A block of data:

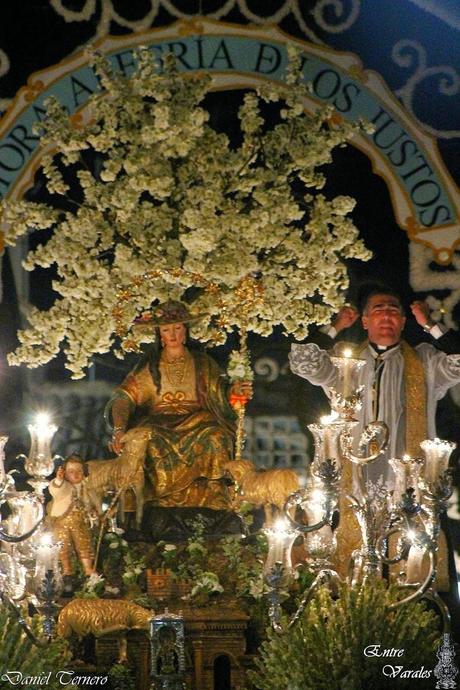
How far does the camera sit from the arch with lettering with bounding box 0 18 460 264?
1448 centimetres

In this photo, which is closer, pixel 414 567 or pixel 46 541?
pixel 414 567

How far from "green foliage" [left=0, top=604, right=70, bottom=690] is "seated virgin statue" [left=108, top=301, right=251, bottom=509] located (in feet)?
7.78

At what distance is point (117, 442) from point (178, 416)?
1.71ft

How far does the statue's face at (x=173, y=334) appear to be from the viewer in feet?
45.4

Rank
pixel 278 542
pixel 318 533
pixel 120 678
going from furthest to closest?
pixel 120 678 < pixel 318 533 < pixel 278 542

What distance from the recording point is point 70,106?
14484 millimetres

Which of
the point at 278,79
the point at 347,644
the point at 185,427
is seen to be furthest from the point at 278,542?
the point at 278,79

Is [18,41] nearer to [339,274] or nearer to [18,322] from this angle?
[18,322]

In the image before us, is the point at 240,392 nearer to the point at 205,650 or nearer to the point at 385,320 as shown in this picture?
the point at 385,320

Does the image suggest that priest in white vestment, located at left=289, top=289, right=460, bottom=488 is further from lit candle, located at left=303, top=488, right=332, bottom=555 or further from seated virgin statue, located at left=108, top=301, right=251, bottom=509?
lit candle, located at left=303, top=488, right=332, bottom=555

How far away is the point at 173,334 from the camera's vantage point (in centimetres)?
1387

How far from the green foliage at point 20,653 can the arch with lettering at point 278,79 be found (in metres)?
4.30

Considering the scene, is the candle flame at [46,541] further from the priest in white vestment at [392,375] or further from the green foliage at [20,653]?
the priest in white vestment at [392,375]

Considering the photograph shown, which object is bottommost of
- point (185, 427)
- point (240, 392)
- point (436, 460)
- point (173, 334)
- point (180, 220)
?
point (436, 460)
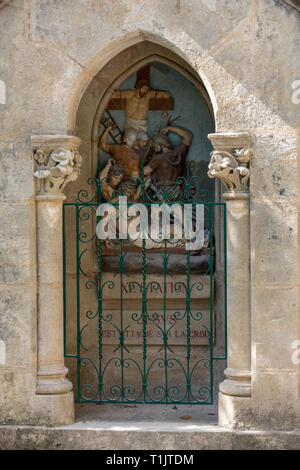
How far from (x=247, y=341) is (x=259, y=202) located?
1.12 meters

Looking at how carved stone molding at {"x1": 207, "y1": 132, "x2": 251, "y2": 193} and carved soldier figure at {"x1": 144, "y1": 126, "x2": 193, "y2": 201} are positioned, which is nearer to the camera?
carved stone molding at {"x1": 207, "y1": 132, "x2": 251, "y2": 193}

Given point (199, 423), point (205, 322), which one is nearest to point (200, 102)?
point (205, 322)

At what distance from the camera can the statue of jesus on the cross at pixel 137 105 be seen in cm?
762

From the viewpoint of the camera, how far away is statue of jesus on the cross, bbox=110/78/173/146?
7.62m

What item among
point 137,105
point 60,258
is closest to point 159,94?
point 137,105

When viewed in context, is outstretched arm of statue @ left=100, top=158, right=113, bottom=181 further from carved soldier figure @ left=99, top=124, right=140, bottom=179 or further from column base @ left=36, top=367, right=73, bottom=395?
column base @ left=36, top=367, right=73, bottom=395

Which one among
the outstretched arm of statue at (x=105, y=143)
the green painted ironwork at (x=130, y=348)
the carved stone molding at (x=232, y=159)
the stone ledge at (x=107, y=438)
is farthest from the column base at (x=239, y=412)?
the outstretched arm of statue at (x=105, y=143)

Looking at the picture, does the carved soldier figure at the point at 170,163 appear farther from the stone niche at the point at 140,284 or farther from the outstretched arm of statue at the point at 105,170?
the outstretched arm of statue at the point at 105,170

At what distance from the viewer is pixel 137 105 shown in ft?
25.1

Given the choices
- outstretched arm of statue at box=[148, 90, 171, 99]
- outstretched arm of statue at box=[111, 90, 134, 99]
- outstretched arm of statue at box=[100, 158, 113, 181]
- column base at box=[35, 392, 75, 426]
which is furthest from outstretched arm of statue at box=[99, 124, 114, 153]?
column base at box=[35, 392, 75, 426]

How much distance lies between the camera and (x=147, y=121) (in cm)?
771

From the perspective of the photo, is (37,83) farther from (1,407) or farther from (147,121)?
(1,407)

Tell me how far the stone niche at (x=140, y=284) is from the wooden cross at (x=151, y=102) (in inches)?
1.8

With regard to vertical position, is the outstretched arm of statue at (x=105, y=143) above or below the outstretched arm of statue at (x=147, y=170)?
above
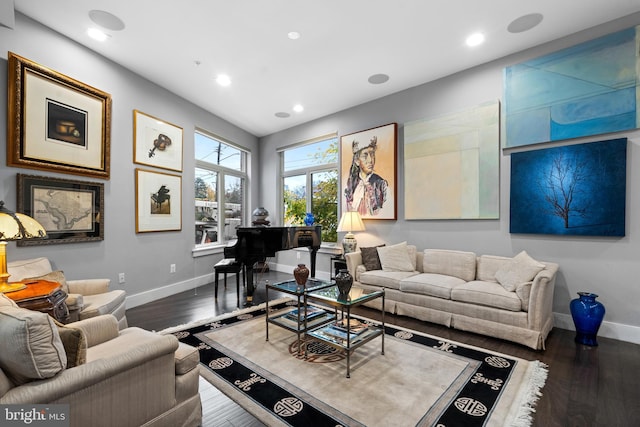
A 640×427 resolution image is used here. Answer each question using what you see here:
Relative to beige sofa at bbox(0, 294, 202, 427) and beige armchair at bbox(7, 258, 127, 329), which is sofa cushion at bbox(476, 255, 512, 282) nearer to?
beige sofa at bbox(0, 294, 202, 427)

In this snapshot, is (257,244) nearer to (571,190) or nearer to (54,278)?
(54,278)

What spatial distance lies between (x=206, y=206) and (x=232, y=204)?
78cm

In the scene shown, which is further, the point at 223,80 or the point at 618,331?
the point at 223,80

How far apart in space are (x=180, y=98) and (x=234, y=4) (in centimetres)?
254

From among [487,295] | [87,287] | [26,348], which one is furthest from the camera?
[487,295]

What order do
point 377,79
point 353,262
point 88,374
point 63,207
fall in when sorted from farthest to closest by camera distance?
1. point 377,79
2. point 353,262
3. point 63,207
4. point 88,374

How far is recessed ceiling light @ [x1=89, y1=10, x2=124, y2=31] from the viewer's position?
115 inches

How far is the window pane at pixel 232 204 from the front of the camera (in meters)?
6.04

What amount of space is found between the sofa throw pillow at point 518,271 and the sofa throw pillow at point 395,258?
3.53 feet

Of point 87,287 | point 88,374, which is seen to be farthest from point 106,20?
point 88,374

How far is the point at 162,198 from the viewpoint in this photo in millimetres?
4449

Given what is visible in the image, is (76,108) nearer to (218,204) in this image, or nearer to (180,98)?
(180,98)

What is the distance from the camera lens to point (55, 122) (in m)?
3.18

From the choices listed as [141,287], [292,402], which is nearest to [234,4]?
[292,402]
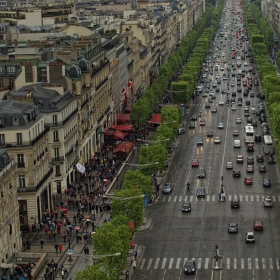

- [Instructions for the task] Rewrite the entries above as a numbered list, starting from the line that contains "Given what is" and continuing through the end of the entries, both ends included. Omit blank lines and pictures.

- [Answer to the problem]
1. Given what is visible in the image, is (76,108) nearer to (218,204) in this image, or nearer to (180,98)?
2. (180,98)
3. What is the distance from the camera lens to point (55, 122) (in m)?
4. 3.18
5. From the choices listed as [141,287], [292,402], which is nearest to [234,4]?
6. [292,402]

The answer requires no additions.